(Beginning of Data below)

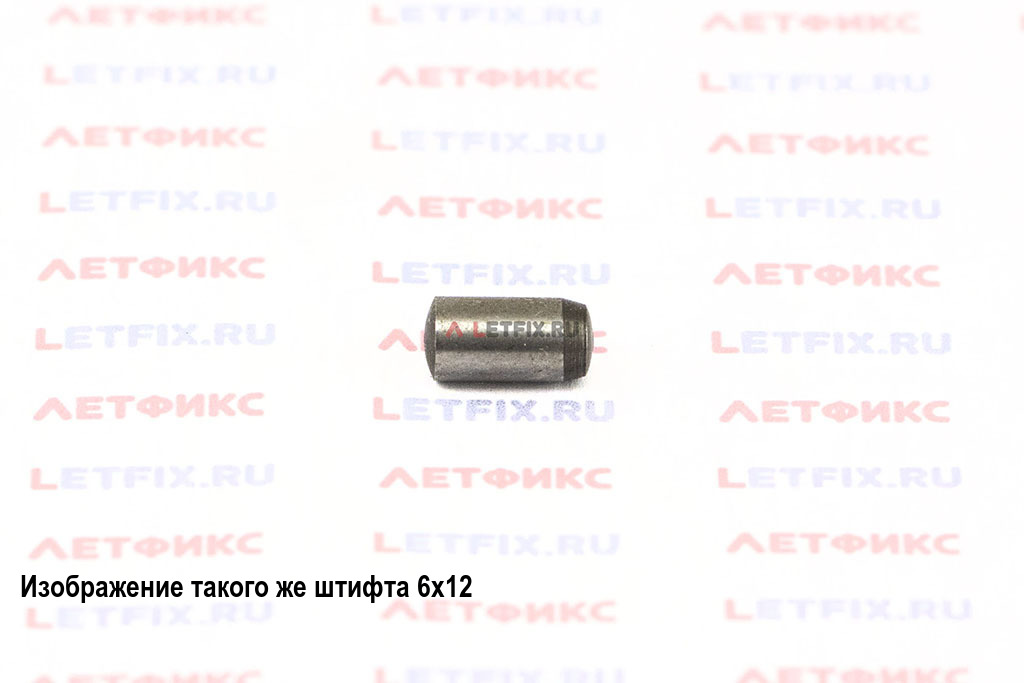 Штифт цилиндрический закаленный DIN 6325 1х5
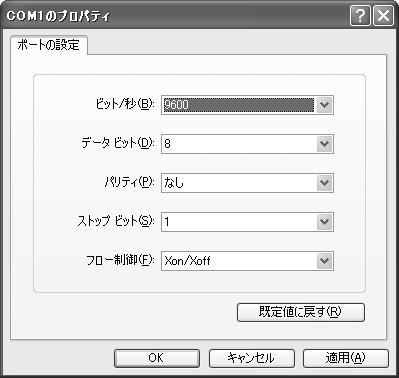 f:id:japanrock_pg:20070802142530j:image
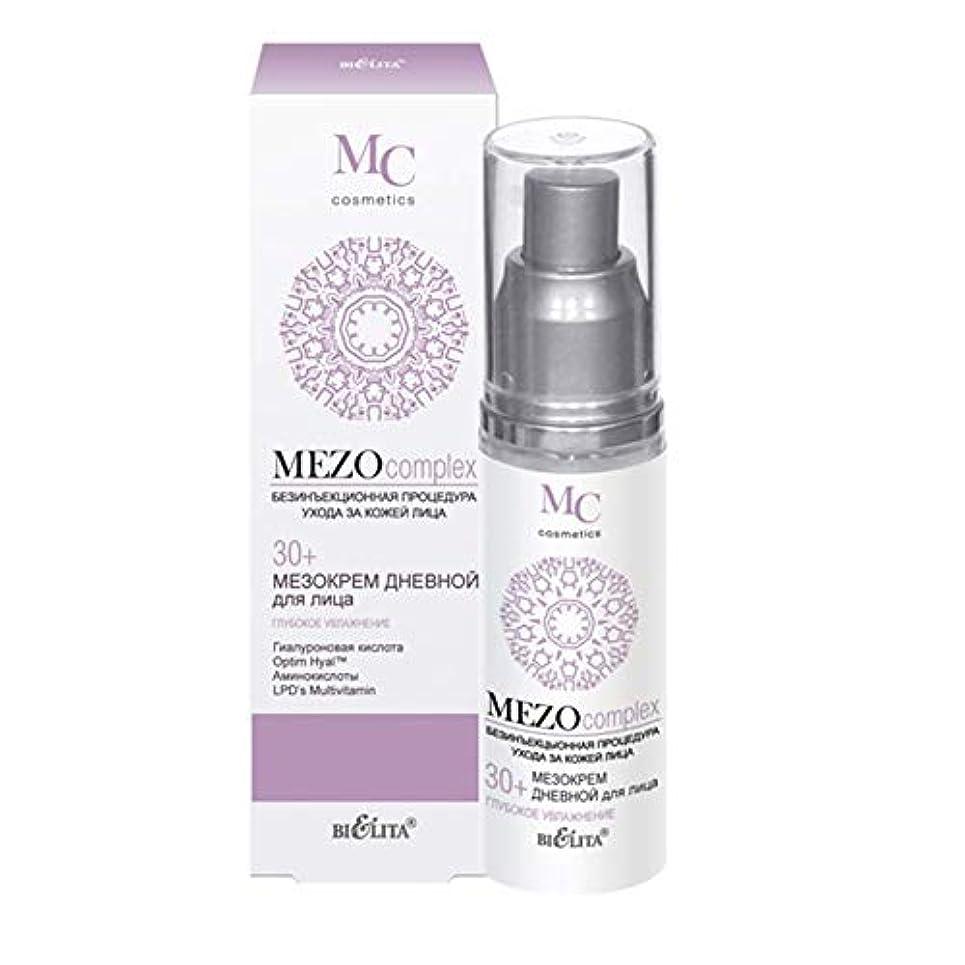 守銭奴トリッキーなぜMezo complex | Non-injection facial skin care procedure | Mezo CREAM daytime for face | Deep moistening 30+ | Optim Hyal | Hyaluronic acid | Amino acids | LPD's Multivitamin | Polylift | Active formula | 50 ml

(End of Data below)

What the task requires:
None of the pictures belong in the copy. Write out exactly the lines from the line that holds "f:id:japanrock_pg:20070802142530j:image" through the last line of the listing above, both ends included.

Exercise solution:
 f:id:japanrock_pg:20070802142530j:image
 守銭奴トリッキーなぜMezo complex | Non-injection facial skin care procedure | Mezo CREAM daytime for face | Deep moistening 30+ | Optim Hyal | Hyaluronic acid | Amino acids | LPD's Multivitamin | Polylift | Active formula | 50 ml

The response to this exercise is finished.